=== EXCERTO FORNECIDO ===
Liderada por Constantino Martínez-Orts, o internacionalmente premiado maestro, a FSO conta com 80 músicos profissionais e tem a intenção de aproximar a música sinfónica da sociedade através de uma ligação tão universal como o cinema.

Pela primeira vez fora da Espanha, onde é altamente prestigiada por gerações, a FSO veio a Portugal exibir o que vai além de um concerto. No Coliseu Porto Ageas, em uma digressão que presta homenagem ao multipremiado e aclamado compositor John Williams – considerado um dos melhores na área cinematográfica -, a FSO emocionou na noite deste domingo. Assinalando o 50º aniversário da sua primeira nomeação aos Óscares, foram apresentados, em duas partes, grandes títulos da sétima arte da autoria de Williams.

Fãs de filmes imortalizados por suas bandas sonoras, como Star Wars, exibiam suas t-shirts na sala de espetáculos. Foi possível ver até crianças fantasiadas de Harry Potter, com suas varinhas e capas – filme com uma ligação muito forte com a cidade do Porto.

Fotografia: Maria Vilela.

Fotografia: Maria Vilela.

Com um figurino de chamar atenção, todos os músicos, vestidos de preto, exibiam os detalhes que o costureiro espanhol Jaime Suay – do programa televisivo “Maestros de la Costura” – criou em uma coleção exclusiva para a FSO. As mulheres usavam vestidos drapeados com cintos metálicos e os homens vestiam paletós com mangas alternadas, uma preta cintilante e outra com bordados prateados, remetendo a um ar futurista.

Constantino levou a plateia aos extremos, com palmas e gritos de bravo ao fim de cada música, mas também com recurso a silêncio e contemplação em trechos mais emocionais – como se verificaria mais tarde na apresentação do tema de Lista de Schindler.

Fotografia: Maria Vilela.

Fotografia: Maria Vilela.

Do começo ao fim do espetáculo, em um português muito eloquente e bem-humorado, o maestro espanhol se esforçou para se fazer entendido pela audiência. Explicando cada uma das peças antes de as tocar, Constantino aproximou mais ainda o público, contextualizando e levando a experiência aos mais altos níveis.

O concerto iniciou com a fanfarra espetacular e inimitável da 20th Century Fox, e logo após passou-se para o tema dos Jogos Olímpicos de Los Angeles em 1984 – descrito pelo maestro como um sublime hino de solidariedade ao desporto e aos heróis olímpicos. Com suavidade, a música deu um exemplar do que seria o restante do espetáculo.

Com um jogo de luzes impressionante, que intensificava as sensações durante o concerto, a música a seguir foi dos créditos iniciais do filme Apanha-me Se Puderes – dirigido por Steven Spielberg e estrelado por Leonardo Di Caprio e Tom Hanks em 2002. Com uma sequência de notas rápidas e escorregadiças, Williams conseguira, ao escrever a banda sonora, replicar a tensão que os movimentos de Di Caprio sugeriam. Uma nota, um passo, duas notas, dois passos, corrida e parada. O estalar de dedos da orquestra complementou a sonoridade, criando uma áurea de suspense em uma interpretação com maestria.
=== REGISTOS LISTADOS ===
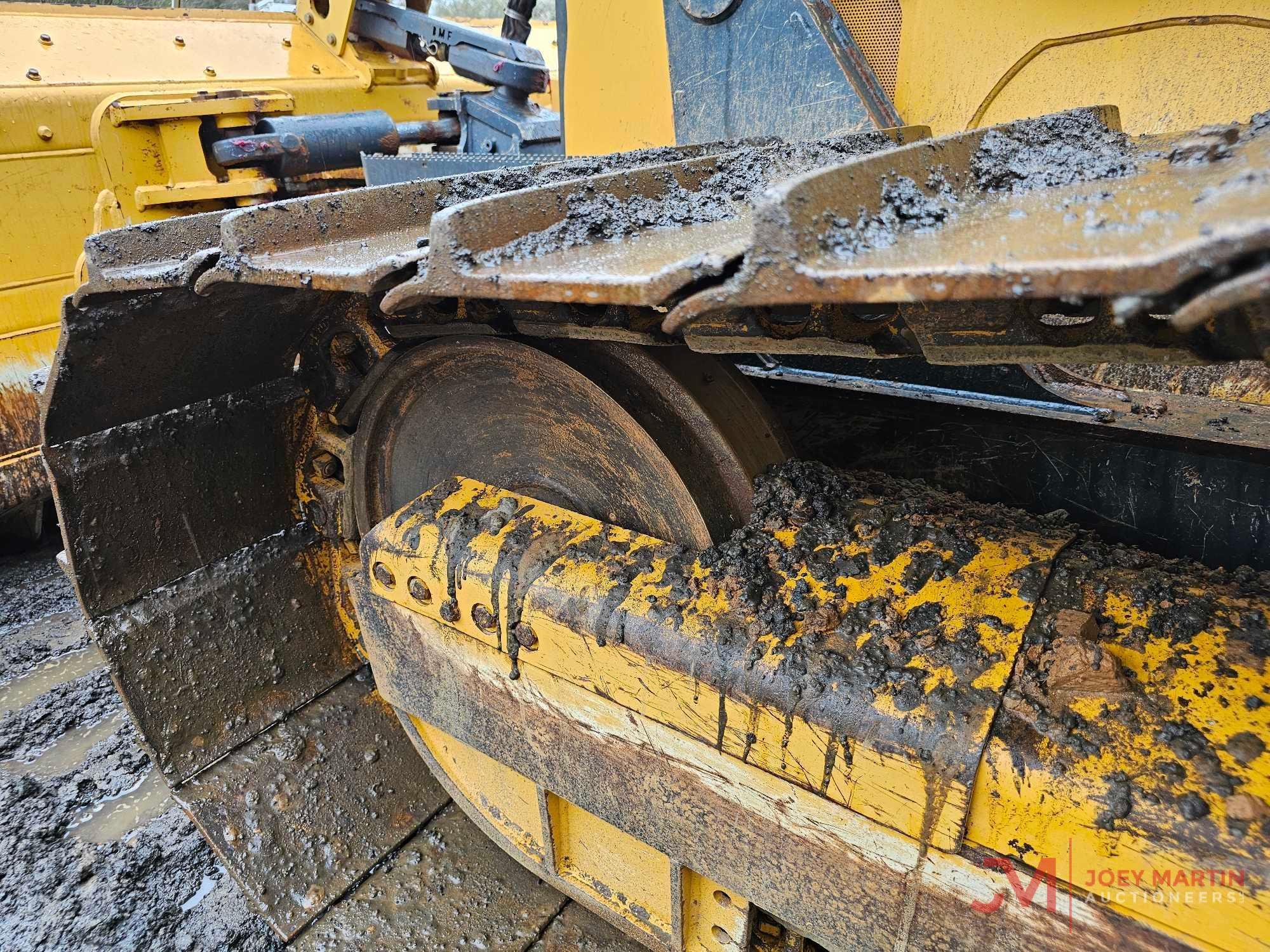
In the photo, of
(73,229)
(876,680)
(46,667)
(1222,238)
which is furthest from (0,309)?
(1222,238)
===
=== REGISTOS LISTADOS ===
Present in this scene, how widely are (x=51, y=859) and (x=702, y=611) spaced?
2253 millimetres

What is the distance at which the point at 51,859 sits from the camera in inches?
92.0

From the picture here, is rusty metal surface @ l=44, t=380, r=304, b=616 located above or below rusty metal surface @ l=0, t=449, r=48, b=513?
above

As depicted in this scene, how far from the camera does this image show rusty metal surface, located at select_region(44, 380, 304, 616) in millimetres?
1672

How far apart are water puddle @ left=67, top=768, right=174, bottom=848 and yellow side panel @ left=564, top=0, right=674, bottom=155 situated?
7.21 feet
===
INSTRUÇÃO 1 ▸ Altere o excerto sobre o concerto da FSO: transcreva-o desde "Do começo ao" até "mais altos níveis.", inclusive, com "maestro espanhol" substituído por "regente espanhol".
INSTRUÇÃO 2 ▸ Segundo o excerto sobre o concerto da FSO, que costureiro criou a coleção exclusiva usada pelos músicos?
INSTRUÇÃO 3 ▸ Prossiga o texto sobre o concerto da FSO no Coliseu Porto Ageas a partir do ponto em que termina.

RESPOSTA ESCRITA 1 ▸
Do começo ao fim do espetáculo, em um português muito eloquente e bem-humorado, o regente espanhol se esforçou para se fazer entendido pela audiência. Explicando cada uma das peças antes de as tocar, Constantino aproximou mais ainda o público, contextualizando e levando a experiência aos mais altos níveis.

RESPOSTA ESCRITA 2 ▸ O costureiro espanhol Jaime Suay, do programa televisivo “Maestros de la Costura”.

RESPOSTA ESCRITA 3 ▸
Fotografia: Maria Vilela.

Fotografia: Maria Vilela.

A terceira música foi o tema de Tubarão, também dirigido por Steven Spielberg, e que rendeu a John Williams seu segundo Óscar. Considerada por Constantino como “a definição da música de Williams”, a banda sonora para o suspense é um jogo. É dada ao telespectador uma informação que o protagonista não sabe, duas notas que são uma manipulação, que brincam com o plano contra-picado e elevam a tensão. No concerto, luzes vermelhas são usadas para aumentar as correlações com o sangue e o medo.

Depois viajamos até ao Japão com a interpretação de Memórias de uma Gueixa. Lembramos de Sayuri, sua bela transformação e amor. “A Valsa do Presidente”, a composição agridoce que se serve do violino para representar o presidente e usa o violoncelo para representar a senhora e sua sensualidade, evoca duas pessoas apaixonadas, retratadas em uma sinfonia.

A música seguinte foi composta por fragmentos de Encontros imediatos de 3° Grau, primeiro filme em que os seres extraterrestres foram tratados como amigáveis. Cinco notas que fizeram a história da ficção-científica. A música decorre como se as notas fossem cumprimentos dos ETs. No começo, ouvimos dois minutos somente de “textura musical” com uma comunicação falha entre os extraterrestres e os humanos. Após isso, essa comunicação torna-se mais fácil de “compreender”. Como dito por Constantino, a composição permeia desde o pós-romantismo até o expressionismo. Numa explosão de suavidade, os músicos se apressavam ao passar as páginas das partituras e manter o ritmo harmonioso, desvendando os mistérios do universo em uma composição.

Fotografia: Maria Vilela.

Fotografia: Maria Vilela.

Vamos depois até à Guerra do Vietnã para ouvir a suíte de Nascido a 4 de Julho, uma composição em volta da tragédia vivenciada por Ron Kovic, interpretado por Tom Cruise. Descrito por Constantino como um dos momentos mais intensos do concerto, o doloroso solo, que evoca diferentes estados de espírito, do trompete foi interpretado em pé por um músico no meio da orquestra. Luzes vermelhas e azuis lembraram as cores da bandeira norte-americana.

Seguimos para Hook, com luzes verdes e toda uma magia em torno de Peter Pan a surgirem no palco. A interpretação de Voo até à Terra do Nunca, uma banda sonora brilhante e lindíssima, carrega fantasia e mágica dignas da Disney. O maestro pediu que fechássemos nossos olhos e nos deixássemos levar pela melodia, mas que também os mantivéssemos bem abertos para ver a orquestra interpretar a canção.

Constantino transparecia paixão pela música com cada sorriso e gesto. Um verdadeiro “ballet gestual”, com uma delicadeza que impressionava mediante a precisão dos movimentos.

Fotografia: Maria Vilela.

Fotografia: Maria Vilela.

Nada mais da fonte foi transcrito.